Maybe a tiny amount of that knowldege can be applied on a routine run, but in a real emergency I need my skills I trained in and the critical knowledge of where when and how to transport. Many of my fellow EMT's and Medics hold MULTIPLE graduate level degrees and would not be any more qualified. healthcare providers keep learning and training and we get better, all of us do.

Specializes in ER/Critical Care.

Whoa just read through the rest of this thread. Sorry I'm way off topic too :(

Specializes in ER.
I had a discussion with a European friend about this a while back. In a "universal healthcare" setting, they don't have this type of problem with people using EMS for non-urgent calls. Why? Because people who call for a cab-ulance get charged with fraud, criminally and civilly.

I would love to know where in Europe this happens : )

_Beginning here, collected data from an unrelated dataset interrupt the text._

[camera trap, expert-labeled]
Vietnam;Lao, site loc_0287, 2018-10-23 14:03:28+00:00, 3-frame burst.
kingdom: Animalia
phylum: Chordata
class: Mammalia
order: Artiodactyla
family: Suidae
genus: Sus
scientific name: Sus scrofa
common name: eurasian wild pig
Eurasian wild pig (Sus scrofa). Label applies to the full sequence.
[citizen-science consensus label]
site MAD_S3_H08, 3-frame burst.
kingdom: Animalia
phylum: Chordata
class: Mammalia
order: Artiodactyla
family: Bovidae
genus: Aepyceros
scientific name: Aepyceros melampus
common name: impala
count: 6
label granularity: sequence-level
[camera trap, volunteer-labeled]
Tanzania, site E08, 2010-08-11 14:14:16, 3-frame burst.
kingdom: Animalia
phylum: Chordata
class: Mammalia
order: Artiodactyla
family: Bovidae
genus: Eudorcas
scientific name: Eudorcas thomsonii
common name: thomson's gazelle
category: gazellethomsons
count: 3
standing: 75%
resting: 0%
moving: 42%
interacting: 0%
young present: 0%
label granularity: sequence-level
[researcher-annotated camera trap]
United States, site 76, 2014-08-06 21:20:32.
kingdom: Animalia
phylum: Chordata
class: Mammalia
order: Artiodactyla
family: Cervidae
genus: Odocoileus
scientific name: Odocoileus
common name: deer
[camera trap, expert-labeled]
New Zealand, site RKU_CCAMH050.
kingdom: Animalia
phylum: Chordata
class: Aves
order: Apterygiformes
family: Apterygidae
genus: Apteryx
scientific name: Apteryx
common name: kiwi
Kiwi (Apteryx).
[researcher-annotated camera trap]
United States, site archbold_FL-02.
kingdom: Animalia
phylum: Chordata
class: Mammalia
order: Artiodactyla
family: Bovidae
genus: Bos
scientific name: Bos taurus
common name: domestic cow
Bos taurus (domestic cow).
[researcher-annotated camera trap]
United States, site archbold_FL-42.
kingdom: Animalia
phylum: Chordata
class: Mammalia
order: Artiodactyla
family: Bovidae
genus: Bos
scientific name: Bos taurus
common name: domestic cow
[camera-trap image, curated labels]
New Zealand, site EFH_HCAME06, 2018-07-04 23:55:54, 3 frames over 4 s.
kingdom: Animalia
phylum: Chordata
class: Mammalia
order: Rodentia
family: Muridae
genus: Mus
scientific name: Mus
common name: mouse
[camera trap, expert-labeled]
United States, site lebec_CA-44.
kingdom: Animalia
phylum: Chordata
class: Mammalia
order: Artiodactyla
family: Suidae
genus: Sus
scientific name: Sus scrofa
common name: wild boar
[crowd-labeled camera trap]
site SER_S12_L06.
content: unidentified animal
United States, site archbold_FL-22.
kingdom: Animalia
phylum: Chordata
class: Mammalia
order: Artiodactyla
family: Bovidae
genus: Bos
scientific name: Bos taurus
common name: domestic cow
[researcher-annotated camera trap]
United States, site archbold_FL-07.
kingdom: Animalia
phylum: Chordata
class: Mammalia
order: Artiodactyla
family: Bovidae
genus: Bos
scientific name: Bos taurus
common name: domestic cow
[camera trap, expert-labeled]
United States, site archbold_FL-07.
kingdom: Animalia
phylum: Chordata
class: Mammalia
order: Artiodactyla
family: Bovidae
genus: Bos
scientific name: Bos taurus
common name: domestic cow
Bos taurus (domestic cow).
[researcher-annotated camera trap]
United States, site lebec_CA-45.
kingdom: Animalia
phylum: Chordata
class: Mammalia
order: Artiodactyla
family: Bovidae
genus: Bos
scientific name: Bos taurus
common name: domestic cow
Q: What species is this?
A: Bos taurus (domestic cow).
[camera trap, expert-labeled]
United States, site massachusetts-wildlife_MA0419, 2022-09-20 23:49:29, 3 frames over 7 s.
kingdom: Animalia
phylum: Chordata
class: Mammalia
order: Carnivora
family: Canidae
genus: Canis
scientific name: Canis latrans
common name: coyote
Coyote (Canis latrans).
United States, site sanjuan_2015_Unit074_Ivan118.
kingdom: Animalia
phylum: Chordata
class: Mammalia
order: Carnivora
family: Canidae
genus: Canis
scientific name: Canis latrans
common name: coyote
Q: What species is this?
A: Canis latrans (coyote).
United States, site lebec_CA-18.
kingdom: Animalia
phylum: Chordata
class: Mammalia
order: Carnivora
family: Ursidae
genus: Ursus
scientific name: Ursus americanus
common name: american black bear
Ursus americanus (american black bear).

Its a worse problem in England that in the US, because healthcare is free and therefore abused.

I work registry/per diem in a London ER when in England and we recently had one of our frequent fliers come in via his 1,000th ambulance ride.

And there is nothing anyone can do to stop this.

He knows exactly what to say - chest pain, tingling jaw, short of breath, etc, etc, and nobody can challenge him.

He is on welfare and so there is no point sending him a bill, it will only get forwarded to taxpayers.

Now the system I DO like is apparently in either Aus or NZ, perhaps someone from that part of the world can enlighten me.

An ambulance ride costs the equivalent of I think around $50. You can pay at the time, or you can have a prepay card that you carry with you.

When you arrive in ER a doc assesses whether the journey by ambulance was clinically neccessary. If it was, you get your $50 back. If it wasn;t the ambulance company keeps your money and you get a letter in the mail educating you about appropriate use of the service.

I'm sure there must be some faults with this, but from what I have heard, it is surely the best system so far?

Anyone?

Specializes in Cardio-Pulmonary; Med-Surg; Private Duty.
I would love to know where in Europe this happens : )

The friend I was discussing it with lives in Finland.